---------- MATERIAL FOR THIS EXERCISE
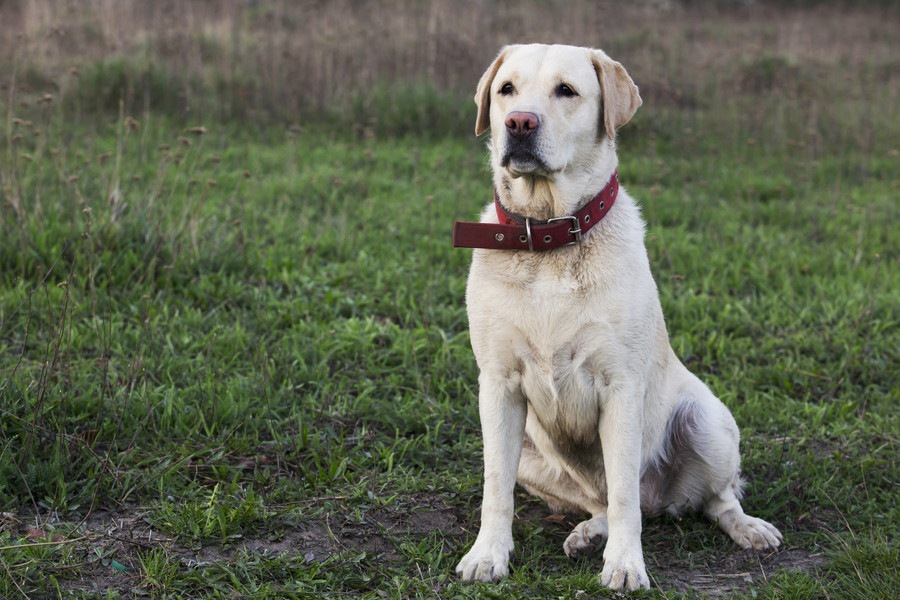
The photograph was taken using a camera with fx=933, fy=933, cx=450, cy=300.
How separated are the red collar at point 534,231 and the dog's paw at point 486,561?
--------------------
---------- MATERIAL FOR THIS EXERCISE
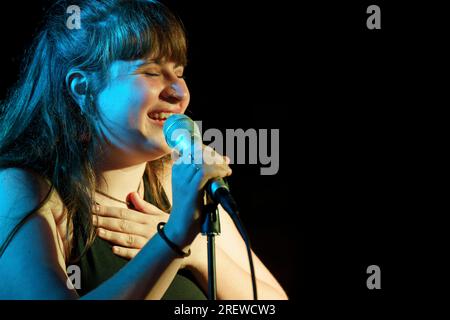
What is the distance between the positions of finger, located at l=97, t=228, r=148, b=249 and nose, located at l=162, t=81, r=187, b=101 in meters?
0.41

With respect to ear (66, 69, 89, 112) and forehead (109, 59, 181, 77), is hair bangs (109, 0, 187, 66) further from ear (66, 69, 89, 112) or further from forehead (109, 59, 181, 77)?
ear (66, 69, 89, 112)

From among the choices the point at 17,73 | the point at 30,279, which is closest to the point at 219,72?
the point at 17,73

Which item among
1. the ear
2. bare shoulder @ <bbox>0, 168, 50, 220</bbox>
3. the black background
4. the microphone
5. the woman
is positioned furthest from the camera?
--------------------
Recast the material from the line containing "The photograph was" up to and including the line containing "How separated are" as a numbered list, leaving out any blank lines.

1. The photograph was taken using a camera with fx=933, fy=933, cx=450, cy=300.
2. How separated are the red collar at point 534,231 and the dog's paw at point 486,561?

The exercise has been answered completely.